Other recommendations include the use of common, Non proprietary file formats for storing files (such as CS, or comma separated variables, for tables of data) and simple rubrics for Systemically organizing files into folders to make it easy for others to understand how the information is structured. They recommend free software That is available for all computer systems (eh. Windows, Mac, and Linux) for analyzing and visualizing the data (such as R and Python). For collaboration, they recommend a free program called Git, that helps to track changes when many people are editing the same document.
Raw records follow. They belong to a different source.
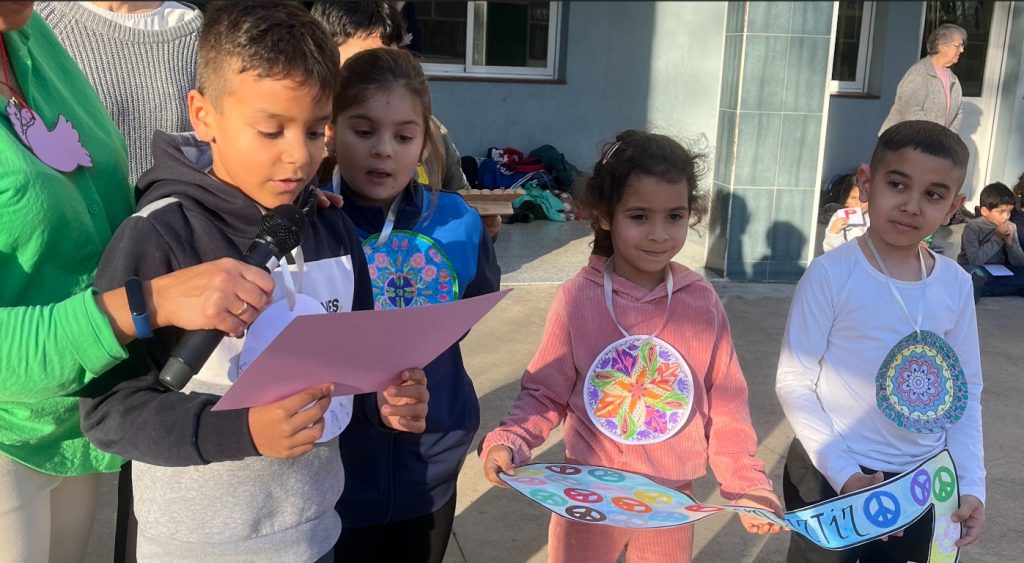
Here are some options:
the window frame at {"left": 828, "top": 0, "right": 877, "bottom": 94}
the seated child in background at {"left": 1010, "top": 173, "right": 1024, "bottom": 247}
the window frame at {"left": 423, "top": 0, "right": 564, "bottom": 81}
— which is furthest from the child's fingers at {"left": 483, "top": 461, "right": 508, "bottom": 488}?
the window frame at {"left": 828, "top": 0, "right": 877, "bottom": 94}

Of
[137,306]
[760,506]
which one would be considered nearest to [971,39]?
[760,506]

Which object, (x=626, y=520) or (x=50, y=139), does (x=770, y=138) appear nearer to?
(x=626, y=520)

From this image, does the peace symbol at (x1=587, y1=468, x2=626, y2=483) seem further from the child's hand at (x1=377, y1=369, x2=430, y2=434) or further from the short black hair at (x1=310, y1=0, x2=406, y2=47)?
the short black hair at (x1=310, y1=0, x2=406, y2=47)

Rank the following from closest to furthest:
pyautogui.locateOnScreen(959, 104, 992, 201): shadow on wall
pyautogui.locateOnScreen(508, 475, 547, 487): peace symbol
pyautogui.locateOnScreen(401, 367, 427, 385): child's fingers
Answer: pyautogui.locateOnScreen(401, 367, 427, 385): child's fingers
pyautogui.locateOnScreen(508, 475, 547, 487): peace symbol
pyautogui.locateOnScreen(959, 104, 992, 201): shadow on wall

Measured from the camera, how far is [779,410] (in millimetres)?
4543

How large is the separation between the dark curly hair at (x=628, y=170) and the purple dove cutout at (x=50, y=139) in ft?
3.97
Currently, These Are the tools and methods of the savant-grade, and many mid career and senior researchers have only a vague awareness of them. But many undergraduates are learning them now. Many graduate students, seeing a personal Advantages to getting organized, using open formats, free software and streamlined collaboration, are seeking out training and tools from volunteer organizations such as the Software Carpentry, Data Carpentry and propensity to fill the gaps in Their formal training. My university recently created an Science Institute, the where we help researchers Adopt These recommendations. Our institute is part of a bigger movement That includes similar Institutes at Berkeley and New York University.
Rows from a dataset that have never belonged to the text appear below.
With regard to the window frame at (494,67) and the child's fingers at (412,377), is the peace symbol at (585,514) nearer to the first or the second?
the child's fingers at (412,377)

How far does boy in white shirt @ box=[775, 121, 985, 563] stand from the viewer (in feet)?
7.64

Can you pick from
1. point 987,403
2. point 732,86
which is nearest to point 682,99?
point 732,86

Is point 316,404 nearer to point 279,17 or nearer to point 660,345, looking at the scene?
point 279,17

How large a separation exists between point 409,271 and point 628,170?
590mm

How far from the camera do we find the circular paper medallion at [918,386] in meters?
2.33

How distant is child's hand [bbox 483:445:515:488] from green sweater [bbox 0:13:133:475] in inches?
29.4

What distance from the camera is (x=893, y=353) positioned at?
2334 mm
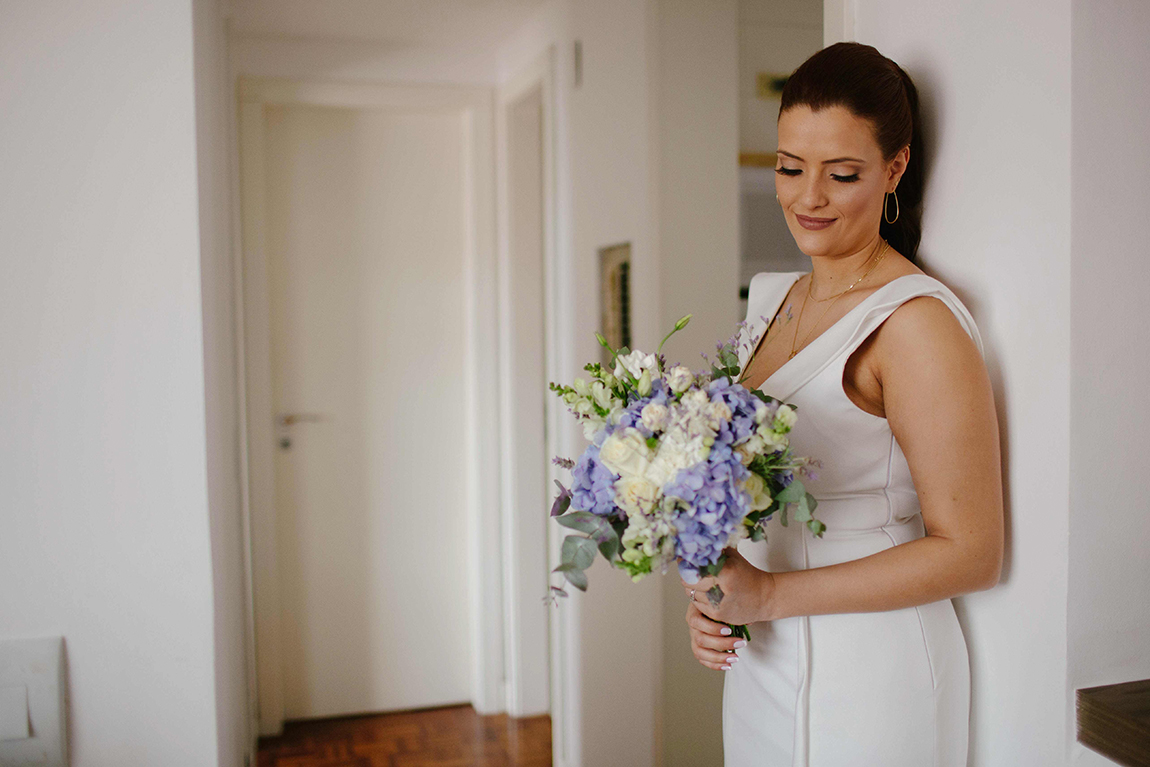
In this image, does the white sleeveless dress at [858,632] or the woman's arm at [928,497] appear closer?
the woman's arm at [928,497]

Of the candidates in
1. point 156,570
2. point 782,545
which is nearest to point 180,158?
point 156,570

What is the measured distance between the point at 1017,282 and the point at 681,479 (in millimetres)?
569

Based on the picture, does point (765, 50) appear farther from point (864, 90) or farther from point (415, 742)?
point (415, 742)

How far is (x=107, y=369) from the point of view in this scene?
5.93ft

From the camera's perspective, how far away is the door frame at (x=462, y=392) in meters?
3.49

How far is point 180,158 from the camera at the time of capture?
1.84 meters

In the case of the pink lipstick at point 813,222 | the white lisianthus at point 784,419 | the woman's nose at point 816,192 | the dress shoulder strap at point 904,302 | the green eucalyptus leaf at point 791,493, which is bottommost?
the green eucalyptus leaf at point 791,493

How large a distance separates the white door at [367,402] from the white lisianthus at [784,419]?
292 cm

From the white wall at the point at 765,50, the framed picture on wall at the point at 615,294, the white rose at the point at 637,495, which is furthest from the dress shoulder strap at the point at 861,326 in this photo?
the white wall at the point at 765,50

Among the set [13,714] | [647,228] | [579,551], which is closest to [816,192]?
[579,551]

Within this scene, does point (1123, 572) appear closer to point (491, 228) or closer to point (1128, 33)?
point (1128, 33)

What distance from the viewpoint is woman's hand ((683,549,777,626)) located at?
3.84 ft

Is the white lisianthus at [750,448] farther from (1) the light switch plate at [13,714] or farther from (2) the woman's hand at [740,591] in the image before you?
(1) the light switch plate at [13,714]

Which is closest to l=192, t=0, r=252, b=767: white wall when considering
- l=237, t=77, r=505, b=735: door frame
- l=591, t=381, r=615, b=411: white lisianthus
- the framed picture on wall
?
l=237, t=77, r=505, b=735: door frame
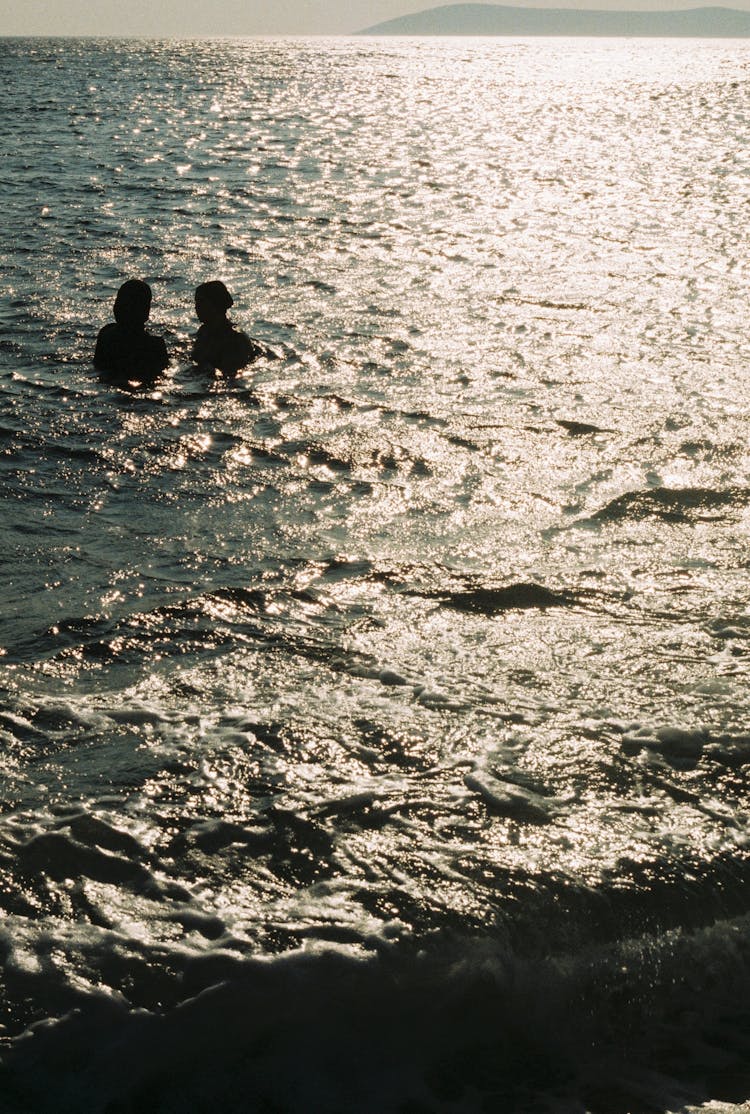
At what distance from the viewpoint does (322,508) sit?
8.37m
As students learning These skills graduate and progress into positions of Influence, we’ll see These standards become the new normal in science. Scholarly journals will time require code and data files to accompany publications. Funding agencies will time require they be Placed in Publicly accessible online repositories.

Open formats and free software are a win / win

This change in the way researchers use computers will be beneficial for public engagement with science. As researchers become more comfortable sharing more of Their files and methods, members of the public will have much better access to scientific research. For example, a high school teacher will be able to show students the raw data from a recently published discovery and walk the students through the main parts of the analysis, Because all Of These files will be available with the journal article.

Similarly, as researchers increasingly use free software, members of the public will be able to use the same software to remix and extend results published in journal articles. Currently many researchers use expensive commercial software programs, the cost of Which makes them inaccessible to people outside of universities or large corporations.

Of course, the personal computer is not the sole cause of problems with reproducibility in science. Poor experimental design, inappropriate statistical methods, a highly competitive research environment and the high value Placed is a novelty and publication in high-profile journals are all to blame.

What’s unique about the role of the computer Is that we have a solution to the problem. We have clear recommendations for tools mature and well-tested methods borrowed from computer science research to Improve the reproducible of research done by any kind of scientist has a computer. With a small investment of time to learn These tools, we can help restore this cornerstone of science.